* TASK A
Decide whether each statement about the passage on diaphragm electrical activity (Edi) below agrees with that passage, answering yes or no and quoting its deciding words exactly: (i) The reference range given for Edi peak is 3–17 μV. (ii) A significant difference in Edi was found between the preterm and term infants. (iii) Peak Edi was higher during skin-to-skin care.
* TASK B
Using the passage on diaphragm electrical activity (Edi) below, answer these questions:
(i) In infants supported with NAVA, breathing support is proportional to what?
(ii) How much higher was peak Edi activity in the awake state in previous studies?
(iii) How many infants had skin-to-skin care during their observation periods?
* TASK C
Write a continuation of the passage on diaphragm electrical activity (Edi) below, starting after its final sentence.

* TEXT BLOCK
###

The observational data in this study represent Edi waveforms from a large cohort of healthy preterm and term newborn infants, which we have used to define reference values for Edi minimum (1–5 μV) and Edi peak (3–17 μV). These values can be used as a reference in clinical practice to define a goal for electrical activity in infants requiring respiratory support. This is particularly relevant in infants being supported with NAVA as breathing support is always proportional to the infant’s Edi activity (specifically, proportional to the difference between the Edi peak and Edi minimum). There was no significant difference found between the preterm and term population in the study suggesting that diaphragm electrical activity is similar in infants that are spontaneously breathing without support. This supports the use of these reference values in both preterm and term infants.

We noted that diaphragm electrical activity was significantly higher when infants were awake. This is an expected finding as the sleep stage is characterised by slower, more regular respiration rates [10]. It is also consistent with previous studies, which demonstrated that peak Edi activity was 60% higher in the awake state [3]. Peak Edi was also significantly lower during skin-to-skin care, which has previously been reported and is not surprising given the known positive effects of skin-skin care on cardiorespiratory stability and sleep quality [11,12,13]. It should be noted, however, that only three infants had skin-to-skin care during their respective observation periods.

###

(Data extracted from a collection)

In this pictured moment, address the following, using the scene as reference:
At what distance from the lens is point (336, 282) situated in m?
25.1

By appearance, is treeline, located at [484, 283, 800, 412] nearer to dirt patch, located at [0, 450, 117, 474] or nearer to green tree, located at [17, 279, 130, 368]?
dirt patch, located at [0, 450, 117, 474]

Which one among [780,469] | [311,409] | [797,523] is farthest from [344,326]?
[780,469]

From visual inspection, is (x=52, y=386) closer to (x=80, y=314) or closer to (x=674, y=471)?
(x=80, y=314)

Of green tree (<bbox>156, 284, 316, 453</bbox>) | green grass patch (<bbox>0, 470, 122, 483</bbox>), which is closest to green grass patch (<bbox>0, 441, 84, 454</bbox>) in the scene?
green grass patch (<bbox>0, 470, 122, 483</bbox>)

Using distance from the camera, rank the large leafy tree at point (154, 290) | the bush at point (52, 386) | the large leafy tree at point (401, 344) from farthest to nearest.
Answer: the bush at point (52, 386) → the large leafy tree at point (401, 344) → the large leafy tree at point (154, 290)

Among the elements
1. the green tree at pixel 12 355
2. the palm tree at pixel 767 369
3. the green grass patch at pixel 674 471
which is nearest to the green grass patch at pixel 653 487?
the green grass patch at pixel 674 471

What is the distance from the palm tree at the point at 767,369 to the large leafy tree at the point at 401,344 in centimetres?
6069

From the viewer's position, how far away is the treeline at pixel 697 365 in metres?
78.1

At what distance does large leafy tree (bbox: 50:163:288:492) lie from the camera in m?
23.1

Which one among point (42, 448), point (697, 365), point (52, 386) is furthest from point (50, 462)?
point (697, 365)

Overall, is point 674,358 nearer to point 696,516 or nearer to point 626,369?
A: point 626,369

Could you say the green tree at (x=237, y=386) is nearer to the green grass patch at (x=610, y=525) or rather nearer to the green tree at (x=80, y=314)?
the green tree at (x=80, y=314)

###

* EXERCISE RESPONSE A
(i) Yes: "Edi peak (3–17 μV)"
(ii) No: "There was no significant difference found between the preterm and term population in the study"
(iii) No: "Peak Edi was also significantly lower during skin-to-skin care"

* EXERCISE RESPONSE B
(i) The difference between the Edi peak and Edi minimum.
(ii) 60% higher.
(iii) Three.

* EXERCISE RESPONSE C
We found no significant difference in Edi waveforms when comparing waveforms before and after feeds. This is consistent with previous studies investigating changes in Edi with naso/orogastric feeds [14]. There are other studies that have shown a post-prandial decrease in peak Edi, however, this was in a small population of term infants who were suck feeding [3]. The majority of infants in this study were predominantly fed with a naso/orogastric tube, which is likely to explain the discrepancy.

It is important to recognise that the Edi waveform is variable in individual infants. Infants often have irregular, periodic breathing patterns that can fluctuate with time. The effects of clinical variables such as sigh breaths, apnoeas, use of accessory muscles and changing respiratory rate are not reflected when the Edi waveform is averaged. When using reference ranges, the trend in an individual infant’s Edi waveform is more important than any single value. There is also variability between infants, which explains why there is an overlap between the reference ranges for Edi minimum and Edi peak (it is not possible for the Edi minimum to be greater than the Edi peak at any one point in time).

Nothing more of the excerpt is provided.